Found this cauliflower mushroom over a week ago and left it to grow. I almost waited too long.


----------



## pchunter1231

Found 3 more hens and another one just starting 50 yards from my house, i partially looked at that oak tree last night just never looked on the other side of it until today.


----------



## pchunter1231

Found 3 more hens tonight. Bumper crop this year for me with Hens.


----------



## trahn008

Picked my first hen of the season today. Been chasing deer around. Happy Hunting!


----------



## beagleboy

Found 4 lions mane on some dead maple logs. This is a rare find for me, most of the time i find it is to far gone.


----------



## pchunter1231

beagleboy said:


> Found 4 lions mane on some dead maple logs. This is a rare find for me, most of the time i find it is to far gone.
> View attachment 40909
> View attachment 40910


All the lion manes i have found this week were all to far gone


----------



## beagleboy

Today I found one hen that was to far gone and another Lions mane. These were in mifflin county, the ones yesterday were in snyder county.


----------



## pchunter1231

Found 1 good hen today and 2 really big ones that were to far gone


----------



## pchunter1231

Took the inline for a walk today, Found close to 20 hens in a 100 yard radius. I was pretty bummed that all of them were to far gone. 7 around 1 tree alone. Also found 2 hens that were at least 2 feet across ugh. Going to check the other side of the mountain tomorrow hopefully there are some edible ones there.


----------



## beagleboy

pchunter we had a lot of rain up here so I didn't take the gun out. Hoping to check an area that i found hens in other years tomorrow. I have enough froze to do me this winter, Just looking for ones to eat fresh now and also share the wealth some. I hope to find at least a few good ones yet.


----------



## pchunter1231

We had a good bit of rain but it finally moved out of Perry by 5 p.m. Hoping to find a few more tomorrow before my kids baseball games. I have a good bit in the freezer as well and i will have time to check the Oak stands on the Appalachian trail before my sons game. I will have 1.5 hours to kill after i drop him off. Happy hunting


----------



## pchunter1231

Beagle, it paid off to walk about 80 yards further up the ridge this morning from where i found the rotten ones yesterday, picked 3 good ones this morning.


----------



## pchunter1231

took the dog for a quick walk during my lunchbreak and found 2 more hends


----------



## beagleboy

pchunter, all I could find yesterday was jack-o-lanterns, didn't get a chance to look today. I hope to get out with the muzzelloader a few days this week maybe combine a little hen hunting with the deer.


----------



## trahn008

Uh


----------



## trahn008




----------



## DanCB

trahn008 said:


> View attachment 40931
> Uh


Found one myself on a walk in Jacobsburg SP today. One of my favorites if I find enough to fill a pan. Alas, that is rare.


----------



## trahn008




----------



## beagleboy

Found some angel wings on monday and some oysters yesterday. Most of the oysters were too high to get but did get a few. I know some people use the angel wings but I don't.


----------



## beagleboy

trahn, nice shaggy manes, I never seem to find them unless they are already starting to liquify.


----------



## Nasan

beagleboy said:


> Picked
> View attachment 40878
> around 10lbs yesterday. They were opened up good and the pores were still white. I guess I will get the vacuum sealer out and freeze some.

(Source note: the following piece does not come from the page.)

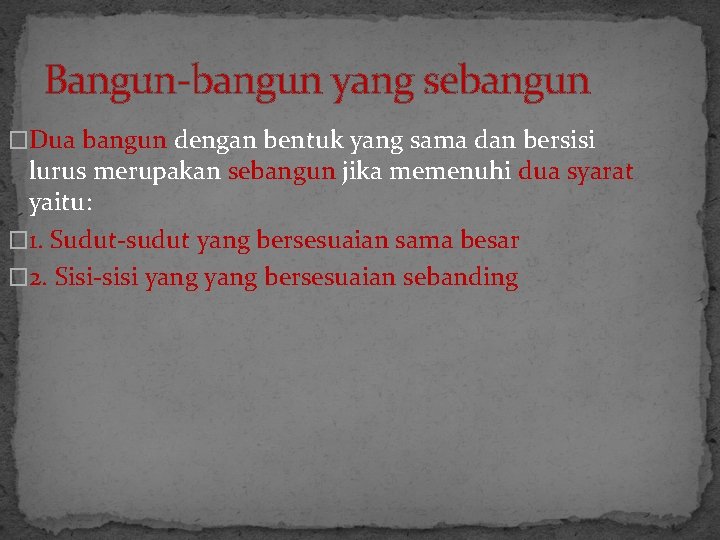 Bangun-bangun yang sebangun

Dua bangun dengan bentuk yang sama dan bersisi lurus merupakan sebangun jika memenuhi dua syarat yaitu:

1. Sudut-sudut yang bersesuaian sama besar

2. Sisi-sisi yang yang bersesuaian sebanding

Hi! Question on when the pores open with hens. At what point are they not good to take home? I found a hen last night that looked good on top but the pores were opened up. I’ll post a pic.


----------



## Nasan

Nasan said:


> Hi! Question on when the pores open with hens. At what point are they not good to take home? I found a hen last night that looked good on top but the pores were opened up. I’ll post a pic.


----------



## beagleboy

Nasan said:


> It looks good to me. When I clean them I usually tear all the fronds apart from the stem and any of them that are brown where they should be white I cut away. They should smell mushroomy, and be a little firm not mushy.
> View attachment 40968


----------



## Nasan

Thank you both! Been finding a lot of old hens (that are definitely too old) so just need to remember for next year. 

hopinf to see brick caps soon. You guys hunt for those?Hoping I haven’t missed them!


----------



## Domdart

Are these cucumber magnolia trees?


----------



## DanCB

Happy New Year To All!!! It's been wet and unseasonably warm in the Lehigh Valley so we took a hike creek side. We found this nice addition to tomorrows Pork and Sauerkraut.


----------



## beagleboy

DanCB said:


> Happy New Year To All!!! It's been wet and unseasonably warm in the Lehigh Valley so we took a hike creek side. We found this nice addition to tomorrows Pork and Sauerkraut.
> View attachment 41075


Same to you. Nice oysters, I found a few a couple weeks ago but they were smaller and not as many. (But they still tasted good!)


----------